The Bahrain Institute for Rights and Democracy confirms that prisoners were tortured in the academy building, according to the testimonies of former prisoners.
The institute described the facility as a “torture center” with methods that included electrocution, severe beatings and sexual assault.
University employees and the University Colleges Association (UCU) published a letter demanding that the university end its association with the academic program “immediately”.”It is reprehensible for the University of Huddersfield to assist an organization implicated in torture,” the letter said.
Bahraini human rights activist Syed Al-Wadaei says the pressure has begun to mount on the University of Huddersfield, this time from within.
Recently, 40 lawmakers in Britain urged the university to suspend the academic partnership program, run in cooperation with the Royal Police Academy in Bahrain.
The 40 representatives wrote a letter in this regard to the Vice President of the University of Huddersfield, Bob Cryan.

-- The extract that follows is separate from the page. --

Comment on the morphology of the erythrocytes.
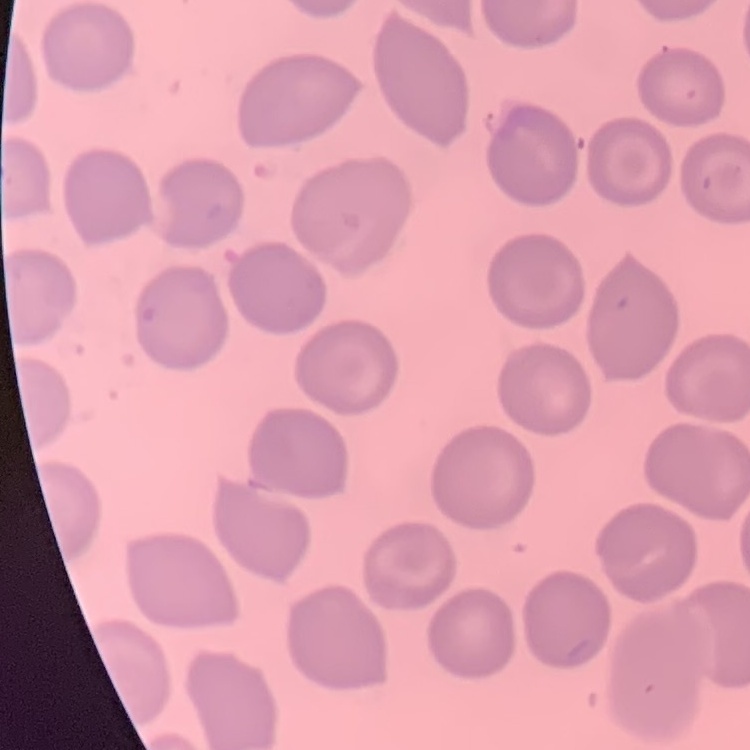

Representatives from Britain’s two main parties said the university was at risk of “indirect involvement in human rights violations by administering a master’s program in security sciences only for academic officers.
Huddersfield does not disclose how much money is being paid for the master’s program, which Prince Andrew inaugurated in April 2018 when he was a chancellor of the university.
The university claims the program is in line with UK government policy and will lead to improvements in Bahrain.